Mr Rampton now believes the money has been granted on a “first-come, first-served” basis, with later applications not being assessed or even considered.

“This is an appalling and inept way to run a capital grant scheme that uses public funds and I am incensed by the way it has been mismanaged,” said Mr Rampton.

A scheme to help add value

In 2017 Defra secretary Michael Gove announced spending of £20m for the next stage of the Countryside Productivity Scheme grant, adding value to agri-food.

The scheme offered funds for farmers and food processors to invest in new equipment and machinery to improve the processing of milk, meat and fruit.

Applicants had to submit an EoI by June 2018, which indicated the nature of the project and its probable cost.
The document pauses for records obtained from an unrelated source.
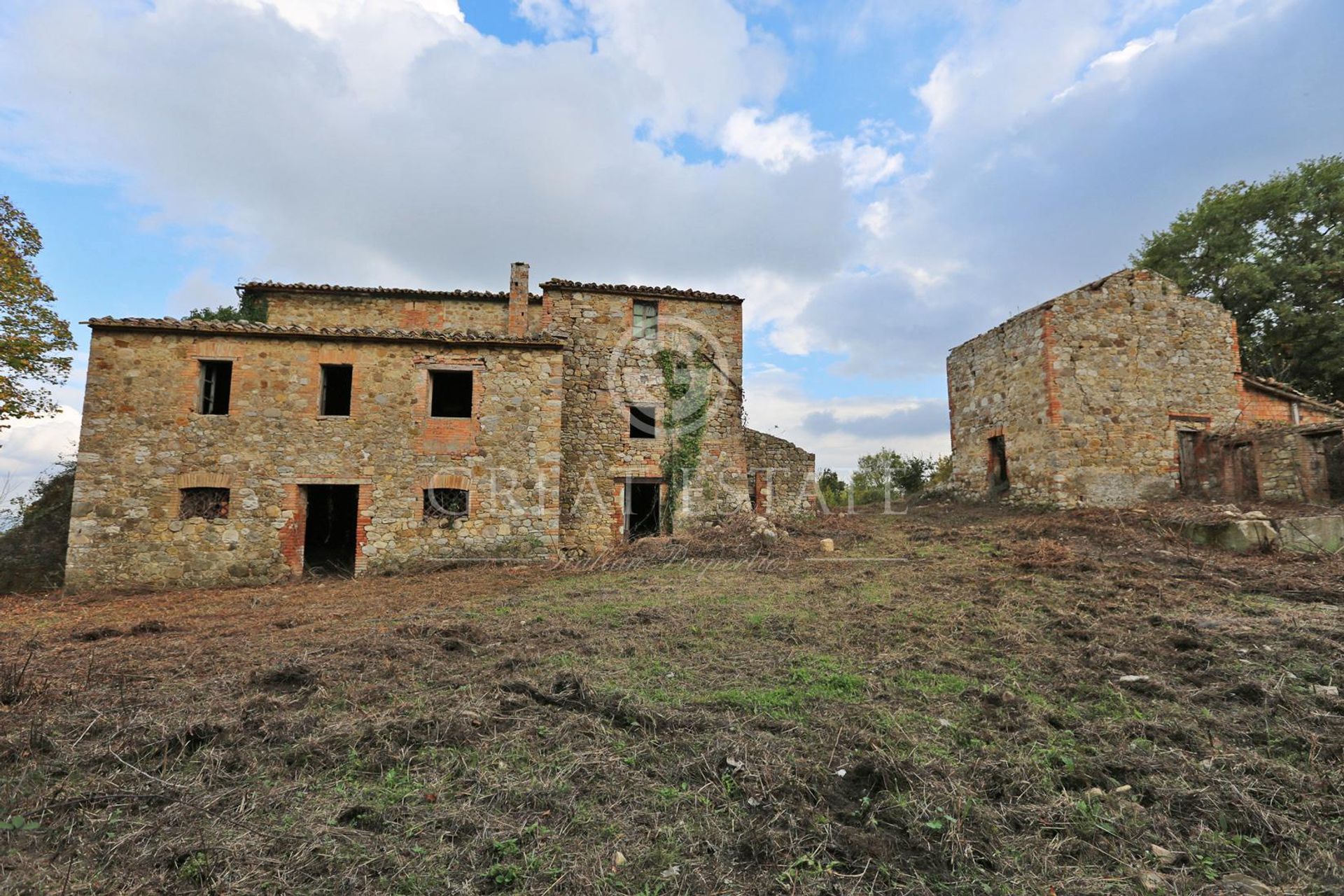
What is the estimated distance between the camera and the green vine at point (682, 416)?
1375 centimetres

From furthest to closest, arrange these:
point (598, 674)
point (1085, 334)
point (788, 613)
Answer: point (1085, 334), point (788, 613), point (598, 674)

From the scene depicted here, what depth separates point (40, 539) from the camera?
1130 cm

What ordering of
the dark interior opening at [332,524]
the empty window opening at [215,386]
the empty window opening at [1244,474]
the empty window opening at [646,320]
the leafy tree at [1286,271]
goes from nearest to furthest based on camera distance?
the empty window opening at [215,386] → the empty window opening at [1244,474] → the dark interior opening at [332,524] → the empty window opening at [646,320] → the leafy tree at [1286,271]

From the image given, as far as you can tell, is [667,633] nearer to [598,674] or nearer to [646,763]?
[598,674]

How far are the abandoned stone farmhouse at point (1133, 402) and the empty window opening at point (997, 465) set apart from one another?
0.55 m

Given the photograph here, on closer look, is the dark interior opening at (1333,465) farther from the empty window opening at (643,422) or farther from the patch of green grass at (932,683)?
the empty window opening at (643,422)

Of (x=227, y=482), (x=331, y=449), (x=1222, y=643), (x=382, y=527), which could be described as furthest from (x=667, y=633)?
(x=227, y=482)

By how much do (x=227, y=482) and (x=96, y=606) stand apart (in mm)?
2615

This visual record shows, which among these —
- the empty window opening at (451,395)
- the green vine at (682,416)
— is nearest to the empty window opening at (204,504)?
the empty window opening at (451,395)

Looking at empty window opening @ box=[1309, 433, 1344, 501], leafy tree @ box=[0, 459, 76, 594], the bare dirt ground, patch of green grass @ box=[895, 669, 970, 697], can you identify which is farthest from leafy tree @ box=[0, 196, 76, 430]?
empty window opening @ box=[1309, 433, 1344, 501]

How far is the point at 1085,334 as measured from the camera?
40.5ft

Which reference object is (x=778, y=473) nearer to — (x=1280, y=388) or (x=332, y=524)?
(x=332, y=524)

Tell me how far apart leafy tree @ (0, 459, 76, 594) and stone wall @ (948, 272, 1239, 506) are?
65.1 feet

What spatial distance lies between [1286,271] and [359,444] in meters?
26.9
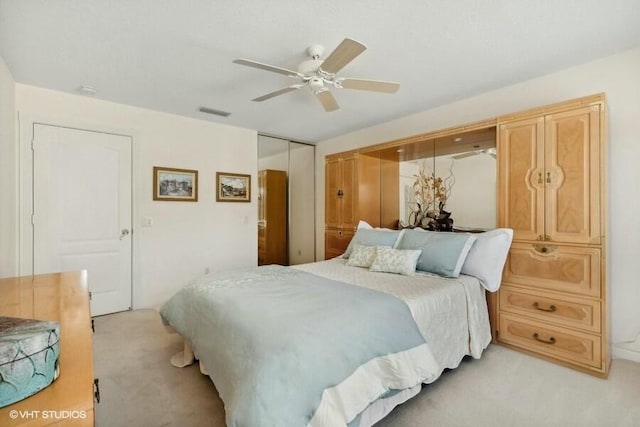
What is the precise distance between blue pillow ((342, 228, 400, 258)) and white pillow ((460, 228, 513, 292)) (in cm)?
84

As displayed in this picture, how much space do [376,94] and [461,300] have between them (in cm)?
222

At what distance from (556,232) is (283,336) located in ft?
7.70

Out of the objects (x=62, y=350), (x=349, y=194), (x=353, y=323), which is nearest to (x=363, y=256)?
(x=349, y=194)

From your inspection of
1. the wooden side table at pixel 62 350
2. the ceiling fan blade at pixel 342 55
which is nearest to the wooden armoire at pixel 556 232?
the ceiling fan blade at pixel 342 55

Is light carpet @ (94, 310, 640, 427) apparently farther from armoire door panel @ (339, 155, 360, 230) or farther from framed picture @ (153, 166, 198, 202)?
armoire door panel @ (339, 155, 360, 230)

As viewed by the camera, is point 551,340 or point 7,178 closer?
point 551,340

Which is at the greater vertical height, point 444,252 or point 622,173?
point 622,173

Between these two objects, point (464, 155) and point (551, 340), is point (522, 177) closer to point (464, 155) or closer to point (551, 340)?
point (464, 155)

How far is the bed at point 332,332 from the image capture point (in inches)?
51.4

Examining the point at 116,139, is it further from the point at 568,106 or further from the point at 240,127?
the point at 568,106

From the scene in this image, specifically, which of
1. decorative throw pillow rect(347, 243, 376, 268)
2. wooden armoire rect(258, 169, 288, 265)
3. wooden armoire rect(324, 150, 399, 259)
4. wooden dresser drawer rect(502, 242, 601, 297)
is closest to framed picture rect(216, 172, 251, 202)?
wooden armoire rect(258, 169, 288, 265)

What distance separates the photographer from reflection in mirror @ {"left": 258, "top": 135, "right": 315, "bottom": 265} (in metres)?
4.89

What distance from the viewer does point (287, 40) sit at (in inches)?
85.8

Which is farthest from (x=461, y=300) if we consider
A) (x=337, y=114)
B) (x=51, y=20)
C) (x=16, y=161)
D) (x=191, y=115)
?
(x=16, y=161)
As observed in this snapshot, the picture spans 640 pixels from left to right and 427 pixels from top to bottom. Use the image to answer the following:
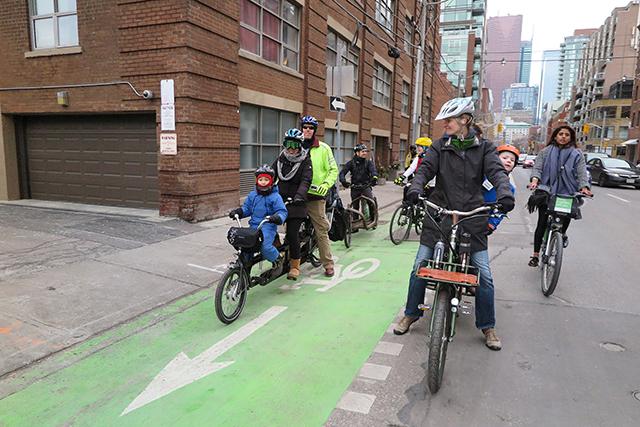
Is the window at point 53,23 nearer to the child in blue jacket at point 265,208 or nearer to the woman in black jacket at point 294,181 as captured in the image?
the woman in black jacket at point 294,181

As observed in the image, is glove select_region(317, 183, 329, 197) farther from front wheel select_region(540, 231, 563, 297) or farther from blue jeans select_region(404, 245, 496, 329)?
front wheel select_region(540, 231, 563, 297)

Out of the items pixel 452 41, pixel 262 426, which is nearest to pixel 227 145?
pixel 262 426

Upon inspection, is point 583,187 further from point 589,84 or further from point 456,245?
point 589,84

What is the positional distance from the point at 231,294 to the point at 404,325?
171cm

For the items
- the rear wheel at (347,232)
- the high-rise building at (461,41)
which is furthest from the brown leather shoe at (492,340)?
the high-rise building at (461,41)

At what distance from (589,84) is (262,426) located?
396 feet

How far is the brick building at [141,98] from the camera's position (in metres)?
9.27

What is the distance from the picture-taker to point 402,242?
28.4 ft

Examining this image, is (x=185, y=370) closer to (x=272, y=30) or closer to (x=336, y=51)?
(x=272, y=30)

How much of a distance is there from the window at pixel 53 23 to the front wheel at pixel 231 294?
8.28m

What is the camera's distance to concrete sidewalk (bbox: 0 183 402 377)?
4383 millimetres

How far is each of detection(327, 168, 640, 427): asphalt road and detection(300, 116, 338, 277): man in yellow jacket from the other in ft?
6.88

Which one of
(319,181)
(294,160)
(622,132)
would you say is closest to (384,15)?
(319,181)

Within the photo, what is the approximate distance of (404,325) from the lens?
431 centimetres
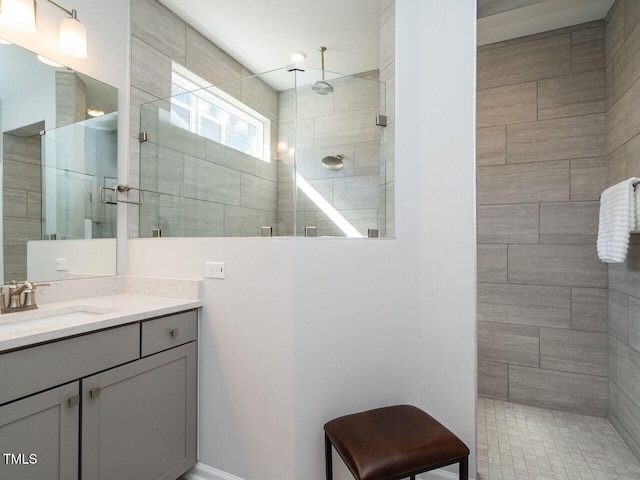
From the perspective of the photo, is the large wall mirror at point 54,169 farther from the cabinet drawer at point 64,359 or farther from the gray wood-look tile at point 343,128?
the gray wood-look tile at point 343,128

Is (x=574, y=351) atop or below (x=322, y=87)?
below

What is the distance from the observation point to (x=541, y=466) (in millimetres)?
1776

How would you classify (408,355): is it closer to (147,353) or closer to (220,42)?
(147,353)

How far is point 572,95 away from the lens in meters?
2.29

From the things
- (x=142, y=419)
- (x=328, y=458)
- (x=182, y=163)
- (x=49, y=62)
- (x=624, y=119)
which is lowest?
(x=328, y=458)

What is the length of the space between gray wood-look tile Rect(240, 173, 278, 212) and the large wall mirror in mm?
782

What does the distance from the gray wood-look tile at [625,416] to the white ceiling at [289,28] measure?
278 cm

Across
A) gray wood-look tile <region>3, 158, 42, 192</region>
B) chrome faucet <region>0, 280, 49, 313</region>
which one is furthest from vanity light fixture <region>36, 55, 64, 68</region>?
chrome faucet <region>0, 280, 49, 313</region>

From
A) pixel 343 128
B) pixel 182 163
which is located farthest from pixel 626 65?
pixel 182 163

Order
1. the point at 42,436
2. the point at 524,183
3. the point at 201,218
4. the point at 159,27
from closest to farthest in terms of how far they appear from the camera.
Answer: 1. the point at 42,436
2. the point at 201,218
3. the point at 159,27
4. the point at 524,183

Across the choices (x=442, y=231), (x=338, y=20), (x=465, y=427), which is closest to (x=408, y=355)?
(x=465, y=427)

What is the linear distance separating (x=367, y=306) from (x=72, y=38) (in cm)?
202

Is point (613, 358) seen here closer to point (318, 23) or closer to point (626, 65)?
point (626, 65)

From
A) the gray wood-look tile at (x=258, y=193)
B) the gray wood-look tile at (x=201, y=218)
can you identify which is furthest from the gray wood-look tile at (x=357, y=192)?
the gray wood-look tile at (x=201, y=218)
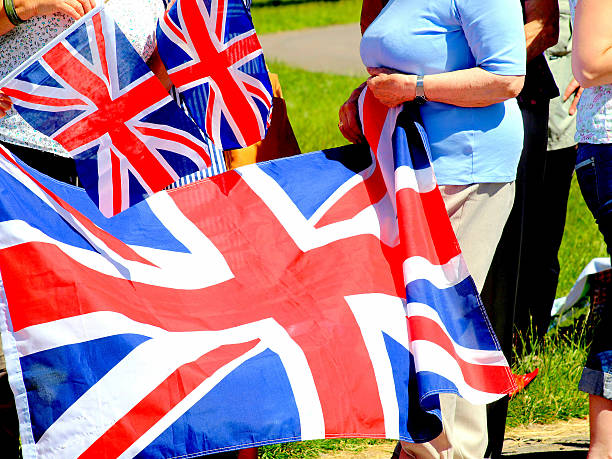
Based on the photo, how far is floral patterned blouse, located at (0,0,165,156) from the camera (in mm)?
3062

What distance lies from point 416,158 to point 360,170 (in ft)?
0.87

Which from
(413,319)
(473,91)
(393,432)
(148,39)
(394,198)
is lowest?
(393,432)

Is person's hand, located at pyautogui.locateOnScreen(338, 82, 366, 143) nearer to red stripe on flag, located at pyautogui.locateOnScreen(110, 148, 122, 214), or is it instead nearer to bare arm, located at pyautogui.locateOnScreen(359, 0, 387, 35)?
bare arm, located at pyautogui.locateOnScreen(359, 0, 387, 35)

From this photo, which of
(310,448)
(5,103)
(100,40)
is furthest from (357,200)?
(310,448)

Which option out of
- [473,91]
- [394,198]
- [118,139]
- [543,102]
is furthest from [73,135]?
[543,102]

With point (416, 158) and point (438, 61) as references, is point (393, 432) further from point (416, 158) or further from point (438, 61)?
point (438, 61)

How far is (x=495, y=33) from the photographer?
9.23ft

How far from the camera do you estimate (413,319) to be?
2.82m

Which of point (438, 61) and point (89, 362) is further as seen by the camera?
point (438, 61)

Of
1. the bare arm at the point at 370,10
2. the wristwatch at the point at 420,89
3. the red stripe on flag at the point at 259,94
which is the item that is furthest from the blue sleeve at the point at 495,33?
the red stripe on flag at the point at 259,94

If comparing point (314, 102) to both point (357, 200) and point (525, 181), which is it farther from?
point (357, 200)

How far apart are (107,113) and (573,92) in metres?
2.32

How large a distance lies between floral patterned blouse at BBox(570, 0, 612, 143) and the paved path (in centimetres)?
961

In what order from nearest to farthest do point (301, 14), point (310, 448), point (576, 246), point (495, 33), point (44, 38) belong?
point (495, 33) → point (44, 38) → point (310, 448) → point (576, 246) → point (301, 14)
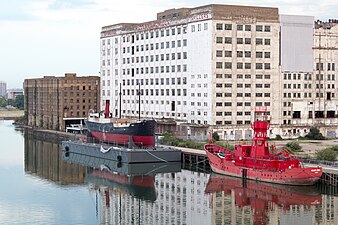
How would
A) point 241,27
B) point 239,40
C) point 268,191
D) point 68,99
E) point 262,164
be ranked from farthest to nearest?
point 68,99 < point 241,27 < point 239,40 < point 262,164 < point 268,191

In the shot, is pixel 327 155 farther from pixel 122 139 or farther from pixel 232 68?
pixel 232 68

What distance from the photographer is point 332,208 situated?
53250 millimetres

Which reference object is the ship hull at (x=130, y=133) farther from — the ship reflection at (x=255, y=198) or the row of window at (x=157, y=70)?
the row of window at (x=157, y=70)

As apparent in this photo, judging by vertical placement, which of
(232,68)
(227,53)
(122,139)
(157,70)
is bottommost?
(122,139)

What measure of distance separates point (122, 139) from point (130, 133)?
2.59m

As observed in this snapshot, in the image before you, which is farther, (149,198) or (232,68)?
(232,68)

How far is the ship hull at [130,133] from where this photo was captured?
83312 millimetres

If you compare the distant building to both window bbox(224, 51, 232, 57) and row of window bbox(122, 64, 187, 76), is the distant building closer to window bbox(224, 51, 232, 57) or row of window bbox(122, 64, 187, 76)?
row of window bbox(122, 64, 187, 76)

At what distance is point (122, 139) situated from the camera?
285 ft

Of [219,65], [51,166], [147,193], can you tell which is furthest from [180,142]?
[147,193]

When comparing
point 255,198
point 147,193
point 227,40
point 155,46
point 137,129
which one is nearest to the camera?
point 255,198

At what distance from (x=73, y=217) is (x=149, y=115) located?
66731mm

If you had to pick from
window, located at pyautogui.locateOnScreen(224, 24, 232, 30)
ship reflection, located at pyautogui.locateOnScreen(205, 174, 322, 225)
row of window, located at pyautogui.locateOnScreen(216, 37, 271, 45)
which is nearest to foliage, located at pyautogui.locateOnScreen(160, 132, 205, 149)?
row of window, located at pyautogui.locateOnScreen(216, 37, 271, 45)

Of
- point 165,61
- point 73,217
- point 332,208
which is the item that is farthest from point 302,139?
point 73,217
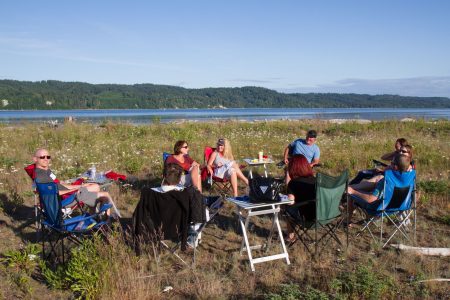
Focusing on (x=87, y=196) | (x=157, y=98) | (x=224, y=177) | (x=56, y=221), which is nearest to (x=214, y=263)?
(x=56, y=221)

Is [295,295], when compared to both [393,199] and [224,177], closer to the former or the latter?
[393,199]

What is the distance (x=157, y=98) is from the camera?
9275 centimetres

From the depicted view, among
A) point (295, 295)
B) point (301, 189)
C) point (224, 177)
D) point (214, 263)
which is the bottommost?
point (214, 263)

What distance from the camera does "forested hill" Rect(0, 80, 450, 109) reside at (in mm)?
75438

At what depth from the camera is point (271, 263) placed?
4281 millimetres

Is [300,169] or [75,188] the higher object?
[300,169]

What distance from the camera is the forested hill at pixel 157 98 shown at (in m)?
75.4

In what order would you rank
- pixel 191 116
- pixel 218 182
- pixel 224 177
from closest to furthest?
pixel 224 177 < pixel 218 182 < pixel 191 116

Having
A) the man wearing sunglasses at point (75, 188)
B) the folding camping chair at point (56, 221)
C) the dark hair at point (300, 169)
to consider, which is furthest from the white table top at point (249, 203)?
the man wearing sunglasses at point (75, 188)

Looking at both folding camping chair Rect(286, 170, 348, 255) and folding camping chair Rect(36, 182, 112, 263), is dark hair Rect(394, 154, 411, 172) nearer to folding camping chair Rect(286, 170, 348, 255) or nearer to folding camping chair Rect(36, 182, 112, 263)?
folding camping chair Rect(286, 170, 348, 255)

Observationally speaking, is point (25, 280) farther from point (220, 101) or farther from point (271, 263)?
point (220, 101)

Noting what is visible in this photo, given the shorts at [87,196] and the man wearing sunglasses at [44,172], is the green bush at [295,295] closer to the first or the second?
the shorts at [87,196]

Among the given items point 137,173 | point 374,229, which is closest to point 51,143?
point 137,173

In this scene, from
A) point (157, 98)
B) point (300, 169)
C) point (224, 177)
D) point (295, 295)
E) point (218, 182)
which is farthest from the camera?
point (157, 98)
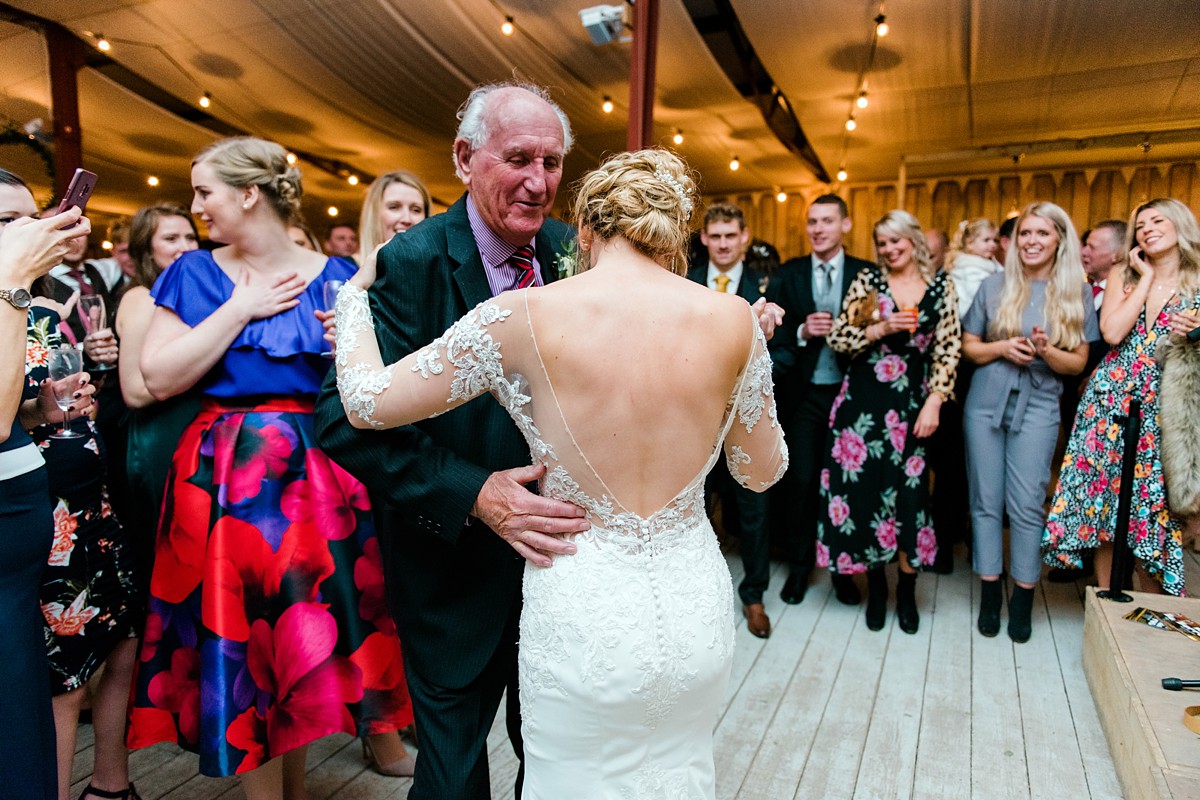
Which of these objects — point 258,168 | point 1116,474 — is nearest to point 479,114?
point 258,168

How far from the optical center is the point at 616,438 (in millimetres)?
1139

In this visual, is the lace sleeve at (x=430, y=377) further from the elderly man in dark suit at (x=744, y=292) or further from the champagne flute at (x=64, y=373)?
the elderly man in dark suit at (x=744, y=292)

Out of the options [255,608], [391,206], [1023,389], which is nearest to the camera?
[255,608]

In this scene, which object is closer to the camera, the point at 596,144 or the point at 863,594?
the point at 863,594

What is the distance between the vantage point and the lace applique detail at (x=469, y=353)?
3.66 feet

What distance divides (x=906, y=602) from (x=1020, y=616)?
17.8 inches

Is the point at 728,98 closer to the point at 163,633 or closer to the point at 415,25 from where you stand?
the point at 415,25

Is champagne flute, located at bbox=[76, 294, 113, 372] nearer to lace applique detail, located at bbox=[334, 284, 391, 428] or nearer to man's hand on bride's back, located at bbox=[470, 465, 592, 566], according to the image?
lace applique detail, located at bbox=[334, 284, 391, 428]

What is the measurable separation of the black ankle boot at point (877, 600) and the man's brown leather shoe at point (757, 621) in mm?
463

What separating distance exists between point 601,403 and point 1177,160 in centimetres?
400

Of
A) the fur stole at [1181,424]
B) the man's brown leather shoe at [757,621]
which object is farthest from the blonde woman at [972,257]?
the man's brown leather shoe at [757,621]

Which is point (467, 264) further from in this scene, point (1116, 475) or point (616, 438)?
point (1116, 475)

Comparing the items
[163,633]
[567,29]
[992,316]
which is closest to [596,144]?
[567,29]

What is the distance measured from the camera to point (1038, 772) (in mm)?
2191
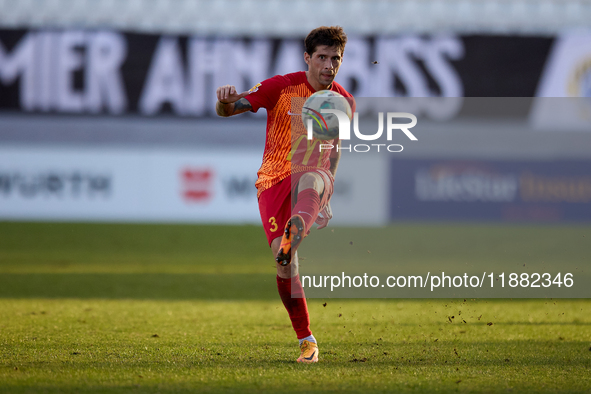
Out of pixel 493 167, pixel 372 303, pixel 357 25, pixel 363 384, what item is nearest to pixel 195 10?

If endorsed, the claimant was invited to make a full application.

The RPA’s role is to assess applications and make offers for grant funding on behalf of Defra.

The agency stated: “We’re looking for projects that best meet the priorities for funding and that are good value for taxpayers’ money.”

Mr Rampton says the response deadlines (30 working days for EoIs and 60 working days for full applications) have also not been met. One of his successful clients submitted their full application in July 2018 and did not receive confirmation until this month.

“Applicants believed judgements would be made on the quality of the application and the extent to which it met scheme objectives, but it’s simply a time-based decision.

“Best value for public money has not been measured because not all applications have been assessed,” he added.

“I don’t mind rejections on quality terms, but these rejections were made when people were still writing applications.”

Money wasted

Mr Rampton estimates farmers have spent between £5,000 and £10,000, plus a huge amount of time, on collating quotes, sourcing match funding and letters of support in order to complete the grant application, only to be told the scheme was full.

“The RPA would have known the scheme was oversubscribed when the EoIs were submitted,” he said. “It’s totally unfair and really frustrating.”

Defra said it has always been made clear that the scheme had a limited budget and would be highly competitive.

“This scheme has underlined the huge potential of the food processing sector to drive up rural productivity,” a Defra spokesperson said.

“The lessons from this funding round will be factored into our planning for future productivity schemes outside the EU.”

Case study: Stuart Stark

Mixed farmer Stuart Stark keeps pigs and sheep and processes potatoes for Walkers and McCain over 3,000 acres just north of York.

Although both manufacturers supported Mr Stark’s grant application for a new potato storage facility, he was rejected by the RPA and his plans have been shelved.

“It’s upsetting that our initial application was accepted and we were invited to do a full application, only to be told later that the scheme’s full,” Mr Stark said. “If we’d been told there was no point going further it would have been better, but there was no warning.

“It’s a missed opportunity as far as potato storage is concerned. Where’s the funding going to come from now?”